**Work to be completed**. Return the lines below exactly as they appear, from the line containing "At what depth" through the final line of the items, with both of those lines included.

**Data**.
* * * * * * * * *
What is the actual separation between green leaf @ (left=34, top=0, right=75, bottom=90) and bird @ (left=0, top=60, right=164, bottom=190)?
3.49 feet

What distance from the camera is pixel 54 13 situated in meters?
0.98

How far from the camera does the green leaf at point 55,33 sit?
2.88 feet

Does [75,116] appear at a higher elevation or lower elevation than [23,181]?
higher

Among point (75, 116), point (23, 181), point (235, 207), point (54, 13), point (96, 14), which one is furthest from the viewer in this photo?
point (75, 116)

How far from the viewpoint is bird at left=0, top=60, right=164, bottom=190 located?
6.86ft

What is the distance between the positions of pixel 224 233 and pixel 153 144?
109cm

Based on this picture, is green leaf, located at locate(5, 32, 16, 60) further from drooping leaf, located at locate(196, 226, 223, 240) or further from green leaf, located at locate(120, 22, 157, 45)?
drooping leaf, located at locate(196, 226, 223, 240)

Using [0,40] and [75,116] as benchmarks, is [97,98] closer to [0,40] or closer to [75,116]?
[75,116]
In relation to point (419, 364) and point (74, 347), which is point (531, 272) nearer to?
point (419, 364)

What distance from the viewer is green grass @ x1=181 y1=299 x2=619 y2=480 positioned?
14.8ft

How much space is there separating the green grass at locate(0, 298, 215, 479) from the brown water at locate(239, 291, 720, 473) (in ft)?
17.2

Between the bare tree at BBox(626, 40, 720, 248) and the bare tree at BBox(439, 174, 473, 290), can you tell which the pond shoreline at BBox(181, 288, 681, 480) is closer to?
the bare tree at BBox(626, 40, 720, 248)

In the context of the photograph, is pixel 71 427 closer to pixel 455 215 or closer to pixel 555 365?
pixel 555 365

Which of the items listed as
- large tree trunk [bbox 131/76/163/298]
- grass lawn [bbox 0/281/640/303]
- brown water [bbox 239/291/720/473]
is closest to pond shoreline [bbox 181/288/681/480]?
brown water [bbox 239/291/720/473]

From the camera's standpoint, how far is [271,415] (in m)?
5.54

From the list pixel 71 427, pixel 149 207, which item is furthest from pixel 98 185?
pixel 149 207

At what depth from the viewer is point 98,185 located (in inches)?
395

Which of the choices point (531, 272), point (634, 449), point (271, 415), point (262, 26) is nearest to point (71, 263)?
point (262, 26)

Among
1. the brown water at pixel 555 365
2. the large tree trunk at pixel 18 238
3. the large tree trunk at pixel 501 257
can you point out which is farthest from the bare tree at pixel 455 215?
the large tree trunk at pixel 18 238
* * * * * * * * *
**Exercise response**.
At what depth from the viewer is point 98,185 located (in inches)?
395

Which of the choices point (531, 272), point (634, 449), point (271, 415), point (262, 26) is nearest to point (71, 263)?
point (262, 26)

Among
1. the brown water at pixel 555 365
2. the large tree trunk at pixel 18 238
3. the large tree trunk at pixel 501 257
can you point out which is farthest from the bare tree at pixel 455 215?
the large tree trunk at pixel 18 238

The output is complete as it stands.